As an individual I thought that my investment of time could produce a workable solution which has the potential to drastically increase the admissibility of digital evidence in the world judicial system which can lead to a higher conviction rate. This is urgent because of the ever-increasing amount of digital evidence that can be gathered in any type of crime. It is very difficult not to leave a digital fingerprint somewhere.

Can you tell us about your research methodology?

The main research method has been investigating current literature on the subject, this was not just simply an exercise to compare and contrast ideas and models as previous research has followed, but to start from the perspective of what makes digital evidence admissible. This in turn provided a lot of raw information on processes and standards.

I supported this with a questionnaire, and its emphasis was on understanding why evidence is inadmissible, and concentrating on if methods or standards were being followed. The research method was only selected to perform initial test of whether a global standard was feasible, not is it wanted.

An outcome of my research was that it is common thinking that a standard is necessary to provide digital forensics with a scientific foundation, supported by quality management systems.

What results are you seeing from your research so far?

The results have been very positive, the industry acknowledges that a standard is necessary at this point in the development of digital forensics as a science. Also, the results to date show that the majority of organisations do follow a standard either internal or external, and that codes of practise such as the ACPO code are well known throughout the industry.

In your opinion, what are some of the challenges around standardisation, and how might they be addressed?

Currently there is an opportunity for a standard, however, there is weakness in the sharing of information. There are a lot of excellent practitioners who are achieving consistency but this is not being shared amongst other experts. Although a standard is required the industry leaders need to have a paradigm shift and take a leap of faith by collaborating and co-operating with each other on the world scene. Without this shift no matter how much effort, cajoling and controlling happens, a standard will not be produced or followed.

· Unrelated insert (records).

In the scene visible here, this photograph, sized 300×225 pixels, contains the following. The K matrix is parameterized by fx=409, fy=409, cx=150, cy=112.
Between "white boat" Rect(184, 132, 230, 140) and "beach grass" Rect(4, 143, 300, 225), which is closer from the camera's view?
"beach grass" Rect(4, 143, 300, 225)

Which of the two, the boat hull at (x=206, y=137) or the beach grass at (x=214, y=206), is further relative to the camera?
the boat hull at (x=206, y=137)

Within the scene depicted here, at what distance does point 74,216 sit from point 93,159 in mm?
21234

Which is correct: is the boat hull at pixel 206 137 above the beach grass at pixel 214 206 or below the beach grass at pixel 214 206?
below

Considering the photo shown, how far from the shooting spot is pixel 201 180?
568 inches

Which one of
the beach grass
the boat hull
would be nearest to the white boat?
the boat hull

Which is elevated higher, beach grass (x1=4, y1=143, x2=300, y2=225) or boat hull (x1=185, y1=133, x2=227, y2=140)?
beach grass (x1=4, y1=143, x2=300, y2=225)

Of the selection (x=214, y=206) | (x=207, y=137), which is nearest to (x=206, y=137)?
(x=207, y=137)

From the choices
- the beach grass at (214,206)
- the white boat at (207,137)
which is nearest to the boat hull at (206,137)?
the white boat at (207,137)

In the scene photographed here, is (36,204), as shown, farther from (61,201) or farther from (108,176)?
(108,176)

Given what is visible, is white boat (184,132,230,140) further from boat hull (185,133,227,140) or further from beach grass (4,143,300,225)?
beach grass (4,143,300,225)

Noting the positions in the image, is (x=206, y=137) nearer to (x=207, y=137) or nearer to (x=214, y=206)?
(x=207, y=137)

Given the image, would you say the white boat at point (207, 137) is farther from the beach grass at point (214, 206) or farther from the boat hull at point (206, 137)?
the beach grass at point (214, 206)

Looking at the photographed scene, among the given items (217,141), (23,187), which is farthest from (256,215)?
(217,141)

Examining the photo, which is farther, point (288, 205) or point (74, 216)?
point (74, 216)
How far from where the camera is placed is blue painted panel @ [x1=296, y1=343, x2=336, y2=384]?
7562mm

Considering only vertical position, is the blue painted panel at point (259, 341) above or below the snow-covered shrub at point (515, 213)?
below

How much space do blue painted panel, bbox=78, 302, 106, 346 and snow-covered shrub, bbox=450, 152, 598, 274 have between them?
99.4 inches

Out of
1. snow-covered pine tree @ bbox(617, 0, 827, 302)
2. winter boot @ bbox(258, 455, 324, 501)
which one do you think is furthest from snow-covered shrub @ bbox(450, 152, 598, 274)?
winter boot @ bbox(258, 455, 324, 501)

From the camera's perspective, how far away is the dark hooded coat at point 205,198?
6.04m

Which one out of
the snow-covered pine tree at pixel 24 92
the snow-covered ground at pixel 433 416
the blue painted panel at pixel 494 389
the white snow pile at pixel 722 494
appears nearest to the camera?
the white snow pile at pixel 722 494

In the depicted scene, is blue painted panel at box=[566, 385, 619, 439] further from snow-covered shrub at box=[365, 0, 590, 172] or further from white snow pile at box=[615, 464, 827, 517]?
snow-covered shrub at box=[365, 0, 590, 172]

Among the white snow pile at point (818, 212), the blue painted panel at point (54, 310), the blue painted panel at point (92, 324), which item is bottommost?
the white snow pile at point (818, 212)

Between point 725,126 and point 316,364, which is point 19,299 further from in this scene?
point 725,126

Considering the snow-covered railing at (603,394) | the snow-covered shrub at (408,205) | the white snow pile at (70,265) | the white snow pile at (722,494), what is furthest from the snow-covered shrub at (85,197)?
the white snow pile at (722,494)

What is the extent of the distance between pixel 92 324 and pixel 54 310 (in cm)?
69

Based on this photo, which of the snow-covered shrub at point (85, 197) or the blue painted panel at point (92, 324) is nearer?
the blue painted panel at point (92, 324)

Current standards are too diverse and were developed from the old adage “let’s see what we have and develop it a bit further to improve it”. I believe this is the wrong approach and that a backward chaining approach would produce a standard that is fit for purpose.

What's next for you? What do you have planned for the future?

I plan to complete my current Masters and to progress the research in this area a little further. My expectation is to progress onto a PhD, dependent on my funding options, and to then spend my time on a full-time basis on this subject matter. I hope to be able to develop a world forum for experts to share information and to develop the key principles and ideals for a standard to be implemented that is global.

Finally, when you're not studying, what do you enjoy doing in your spare time?

When I am not studying, I have many hobbies. I like to keep fit and walk my two Staffordshire bull terriers every day. I like to read and complete crosswords and puzzles. The main hobby I have is that I am an adult volunteer in the Army Cadet Force where I hold a commission. I am responsible for running a Corps of Drums and I regularly play alongside my cadets. I am also learning to play a musical instrument, a soprano saxophone which I have just taken a Grade 1 Theory examination in. I enjoy motorcycling and cycling.